While a basal level of autophagy is required for the survival of cells or organisms, prolonged activation of autophagy may have adverse effects. In mammalian systems, autophagy is stimulated by nutrient starvation or deprivation of growth factors [3438]. Although it is not clear yet whether alcohol increases or decreases autophagy under different conditions, it is consistent that autophagy is a protective mechanism against alcohol-induced liver injury [2,19,27,29]. Increasing autophagy can protect cells from injury by various stimuli, as inhibition of autophagy increases toxicity to cells. Genetically enhancing autophagy by overexpressing Atg7 could alleviate hepatic steatosis induced by a high-fat diet [39]. Carbamazepine, an FDA-approved antiepileptic drug, can alleviate fatty liver by inducing autophagy [40]. In contrast, loss of autophagy in vitro or in vivo increases lipid accumulation in cells and in liver [2,4,19]. We found that CBD can stimulate autophagy in HepG2 cells that express CYP2E1. The increased flux from LC3-I to LC3-II was confirmed by treating cells with a lysosome inhibitor. Because the LC3-II/LC3-I ratio is used to assay autophagy, the increased flux from LC3-I to LC3-II indicates increases in autophagy. CBD-mediated increase in autophagy may be important for the prevention of alcohol-induced steatosis by CBD.

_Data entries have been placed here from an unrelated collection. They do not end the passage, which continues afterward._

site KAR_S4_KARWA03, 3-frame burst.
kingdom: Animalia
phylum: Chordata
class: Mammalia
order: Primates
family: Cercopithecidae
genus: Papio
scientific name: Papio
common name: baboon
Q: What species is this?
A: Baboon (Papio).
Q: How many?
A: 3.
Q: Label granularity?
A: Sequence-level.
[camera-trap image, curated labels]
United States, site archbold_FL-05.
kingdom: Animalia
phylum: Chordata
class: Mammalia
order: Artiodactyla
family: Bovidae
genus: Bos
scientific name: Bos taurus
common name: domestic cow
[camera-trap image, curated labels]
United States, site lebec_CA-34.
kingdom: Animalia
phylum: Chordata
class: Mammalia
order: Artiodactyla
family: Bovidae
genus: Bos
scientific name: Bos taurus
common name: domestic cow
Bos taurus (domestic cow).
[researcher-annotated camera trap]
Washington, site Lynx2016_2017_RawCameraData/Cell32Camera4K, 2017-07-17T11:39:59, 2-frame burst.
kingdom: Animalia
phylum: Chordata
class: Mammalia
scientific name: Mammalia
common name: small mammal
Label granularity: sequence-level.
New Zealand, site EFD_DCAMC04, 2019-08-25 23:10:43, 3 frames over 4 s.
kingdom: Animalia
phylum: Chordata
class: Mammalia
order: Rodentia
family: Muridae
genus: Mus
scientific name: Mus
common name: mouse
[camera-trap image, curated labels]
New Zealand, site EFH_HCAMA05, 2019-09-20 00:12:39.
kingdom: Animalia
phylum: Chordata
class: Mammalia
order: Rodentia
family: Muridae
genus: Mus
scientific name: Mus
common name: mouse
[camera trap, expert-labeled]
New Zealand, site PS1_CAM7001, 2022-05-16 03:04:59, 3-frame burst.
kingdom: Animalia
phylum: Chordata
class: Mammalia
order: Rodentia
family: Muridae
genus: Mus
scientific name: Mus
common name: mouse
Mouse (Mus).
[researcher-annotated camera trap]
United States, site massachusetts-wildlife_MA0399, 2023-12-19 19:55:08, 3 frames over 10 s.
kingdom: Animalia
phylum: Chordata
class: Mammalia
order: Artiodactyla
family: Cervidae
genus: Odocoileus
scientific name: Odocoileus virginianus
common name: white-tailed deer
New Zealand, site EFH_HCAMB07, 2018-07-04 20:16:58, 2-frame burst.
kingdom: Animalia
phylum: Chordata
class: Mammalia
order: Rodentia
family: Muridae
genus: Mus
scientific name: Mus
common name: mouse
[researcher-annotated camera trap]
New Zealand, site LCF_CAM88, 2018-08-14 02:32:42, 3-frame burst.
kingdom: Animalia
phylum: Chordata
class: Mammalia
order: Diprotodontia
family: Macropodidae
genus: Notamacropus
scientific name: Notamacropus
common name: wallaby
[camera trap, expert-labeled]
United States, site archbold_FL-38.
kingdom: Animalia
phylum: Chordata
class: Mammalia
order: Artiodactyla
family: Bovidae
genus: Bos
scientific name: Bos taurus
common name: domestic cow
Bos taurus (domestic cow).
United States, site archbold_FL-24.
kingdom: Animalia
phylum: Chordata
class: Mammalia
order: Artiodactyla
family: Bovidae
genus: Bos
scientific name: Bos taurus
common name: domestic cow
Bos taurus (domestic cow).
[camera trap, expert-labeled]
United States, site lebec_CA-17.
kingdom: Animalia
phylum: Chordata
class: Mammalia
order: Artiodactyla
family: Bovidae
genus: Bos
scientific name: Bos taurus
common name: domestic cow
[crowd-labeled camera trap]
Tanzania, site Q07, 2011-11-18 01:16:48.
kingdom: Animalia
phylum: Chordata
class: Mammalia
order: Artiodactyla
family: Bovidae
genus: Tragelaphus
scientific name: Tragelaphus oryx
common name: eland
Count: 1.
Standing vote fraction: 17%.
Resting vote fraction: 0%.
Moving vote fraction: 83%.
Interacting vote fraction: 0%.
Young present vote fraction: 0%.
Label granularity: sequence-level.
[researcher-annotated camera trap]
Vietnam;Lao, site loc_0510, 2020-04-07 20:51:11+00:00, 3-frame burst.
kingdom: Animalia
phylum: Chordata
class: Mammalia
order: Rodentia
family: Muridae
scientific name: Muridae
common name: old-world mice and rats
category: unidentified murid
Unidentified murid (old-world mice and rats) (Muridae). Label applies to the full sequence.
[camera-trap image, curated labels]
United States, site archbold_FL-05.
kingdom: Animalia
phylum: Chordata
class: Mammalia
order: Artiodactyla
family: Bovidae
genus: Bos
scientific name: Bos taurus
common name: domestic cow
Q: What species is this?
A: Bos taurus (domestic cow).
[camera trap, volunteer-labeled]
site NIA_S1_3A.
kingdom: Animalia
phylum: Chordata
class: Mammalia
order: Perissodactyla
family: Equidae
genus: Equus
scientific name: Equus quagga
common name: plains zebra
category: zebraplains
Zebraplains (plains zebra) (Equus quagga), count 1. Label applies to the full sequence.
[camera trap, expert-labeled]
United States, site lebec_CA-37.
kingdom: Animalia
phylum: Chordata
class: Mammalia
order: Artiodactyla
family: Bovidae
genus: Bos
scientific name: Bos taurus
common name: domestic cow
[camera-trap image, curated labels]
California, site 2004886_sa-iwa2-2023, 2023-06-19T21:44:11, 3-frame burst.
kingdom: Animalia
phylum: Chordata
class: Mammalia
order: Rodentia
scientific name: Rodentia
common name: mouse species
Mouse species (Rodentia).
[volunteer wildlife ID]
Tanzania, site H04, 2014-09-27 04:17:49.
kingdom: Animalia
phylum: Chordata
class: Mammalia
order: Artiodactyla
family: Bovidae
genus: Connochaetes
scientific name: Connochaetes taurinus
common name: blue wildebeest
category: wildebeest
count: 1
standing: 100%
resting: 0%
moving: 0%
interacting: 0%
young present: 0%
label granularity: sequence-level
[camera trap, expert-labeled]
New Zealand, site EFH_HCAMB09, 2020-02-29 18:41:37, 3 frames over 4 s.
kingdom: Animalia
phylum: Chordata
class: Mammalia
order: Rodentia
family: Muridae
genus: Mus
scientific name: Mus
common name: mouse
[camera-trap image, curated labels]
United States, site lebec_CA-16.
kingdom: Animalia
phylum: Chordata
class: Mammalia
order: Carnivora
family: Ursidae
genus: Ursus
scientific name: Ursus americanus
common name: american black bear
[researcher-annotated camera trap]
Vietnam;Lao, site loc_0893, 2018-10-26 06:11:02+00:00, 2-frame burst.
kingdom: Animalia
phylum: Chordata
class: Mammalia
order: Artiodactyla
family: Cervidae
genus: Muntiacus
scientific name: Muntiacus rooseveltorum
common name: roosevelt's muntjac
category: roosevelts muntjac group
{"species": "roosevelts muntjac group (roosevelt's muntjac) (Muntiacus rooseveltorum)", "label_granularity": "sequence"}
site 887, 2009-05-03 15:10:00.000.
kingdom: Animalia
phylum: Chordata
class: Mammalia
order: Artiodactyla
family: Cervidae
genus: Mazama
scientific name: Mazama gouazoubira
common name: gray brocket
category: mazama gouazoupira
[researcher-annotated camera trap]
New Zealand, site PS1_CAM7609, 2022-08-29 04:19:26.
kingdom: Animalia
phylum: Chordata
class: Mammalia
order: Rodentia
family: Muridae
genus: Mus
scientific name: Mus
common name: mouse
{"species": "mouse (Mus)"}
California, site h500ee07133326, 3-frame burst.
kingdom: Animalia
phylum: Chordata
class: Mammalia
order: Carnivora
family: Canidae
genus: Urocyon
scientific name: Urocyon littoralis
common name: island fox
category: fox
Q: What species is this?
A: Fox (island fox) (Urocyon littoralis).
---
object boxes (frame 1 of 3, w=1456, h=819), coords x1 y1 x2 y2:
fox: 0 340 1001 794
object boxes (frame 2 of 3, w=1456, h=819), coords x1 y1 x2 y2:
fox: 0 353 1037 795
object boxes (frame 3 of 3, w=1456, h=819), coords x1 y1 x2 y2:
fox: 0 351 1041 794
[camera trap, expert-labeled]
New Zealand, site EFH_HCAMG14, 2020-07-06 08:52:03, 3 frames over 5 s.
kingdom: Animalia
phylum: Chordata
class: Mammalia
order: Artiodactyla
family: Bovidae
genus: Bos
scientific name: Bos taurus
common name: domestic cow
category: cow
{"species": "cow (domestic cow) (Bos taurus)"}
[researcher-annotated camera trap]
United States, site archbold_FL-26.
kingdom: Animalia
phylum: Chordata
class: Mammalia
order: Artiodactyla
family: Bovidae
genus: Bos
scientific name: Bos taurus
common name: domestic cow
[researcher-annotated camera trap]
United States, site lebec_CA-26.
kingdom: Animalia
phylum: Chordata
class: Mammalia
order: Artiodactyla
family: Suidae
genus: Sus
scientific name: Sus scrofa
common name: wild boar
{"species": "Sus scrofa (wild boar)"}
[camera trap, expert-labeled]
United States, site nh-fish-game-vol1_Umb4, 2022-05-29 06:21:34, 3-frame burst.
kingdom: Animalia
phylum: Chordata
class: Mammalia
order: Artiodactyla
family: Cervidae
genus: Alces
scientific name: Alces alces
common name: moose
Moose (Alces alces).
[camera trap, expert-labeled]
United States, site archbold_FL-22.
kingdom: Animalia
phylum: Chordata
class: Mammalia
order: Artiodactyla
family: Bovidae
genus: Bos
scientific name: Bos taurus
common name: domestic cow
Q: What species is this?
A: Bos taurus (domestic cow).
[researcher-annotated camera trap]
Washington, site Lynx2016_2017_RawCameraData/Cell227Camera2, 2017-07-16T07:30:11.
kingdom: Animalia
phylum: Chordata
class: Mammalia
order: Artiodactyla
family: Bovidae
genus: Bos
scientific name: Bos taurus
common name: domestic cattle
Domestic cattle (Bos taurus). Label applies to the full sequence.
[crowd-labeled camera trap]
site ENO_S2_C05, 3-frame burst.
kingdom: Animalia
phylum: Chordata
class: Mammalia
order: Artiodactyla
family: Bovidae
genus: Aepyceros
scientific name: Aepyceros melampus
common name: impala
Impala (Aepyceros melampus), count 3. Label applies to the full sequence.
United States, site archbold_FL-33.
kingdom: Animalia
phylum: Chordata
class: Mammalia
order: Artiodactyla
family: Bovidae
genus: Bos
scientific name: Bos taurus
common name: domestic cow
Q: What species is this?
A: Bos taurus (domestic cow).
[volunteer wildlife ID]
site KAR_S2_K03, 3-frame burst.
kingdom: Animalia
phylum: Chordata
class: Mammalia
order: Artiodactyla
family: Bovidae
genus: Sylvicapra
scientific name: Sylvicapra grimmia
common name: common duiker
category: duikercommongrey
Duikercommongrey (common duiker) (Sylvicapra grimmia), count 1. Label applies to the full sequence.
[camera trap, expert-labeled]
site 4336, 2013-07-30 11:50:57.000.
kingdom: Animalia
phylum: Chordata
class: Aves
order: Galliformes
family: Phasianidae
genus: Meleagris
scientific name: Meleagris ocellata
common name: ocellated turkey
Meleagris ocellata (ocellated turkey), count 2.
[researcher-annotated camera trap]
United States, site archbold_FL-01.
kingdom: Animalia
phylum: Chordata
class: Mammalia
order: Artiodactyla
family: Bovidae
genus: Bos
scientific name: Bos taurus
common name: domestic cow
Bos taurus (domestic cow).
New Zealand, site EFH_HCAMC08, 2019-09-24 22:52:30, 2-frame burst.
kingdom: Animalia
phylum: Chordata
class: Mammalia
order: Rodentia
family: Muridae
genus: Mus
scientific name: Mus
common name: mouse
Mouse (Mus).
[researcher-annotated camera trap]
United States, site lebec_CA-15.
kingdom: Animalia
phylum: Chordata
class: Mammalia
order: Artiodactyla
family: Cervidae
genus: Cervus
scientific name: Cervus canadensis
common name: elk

In conclusion, this is the first report demonstrating that CBD can alleviate lipid accumulation in both an in vitro HepG2 cell model and an in vivo binge alcohol treatment model by multiple mechanisms. These mechanisms may involve activation of autophagy, inhibition of the JNK MAPK pathway, and inhibition of oxidative stress, and all three mechanisms could be important for alleviating steatosis.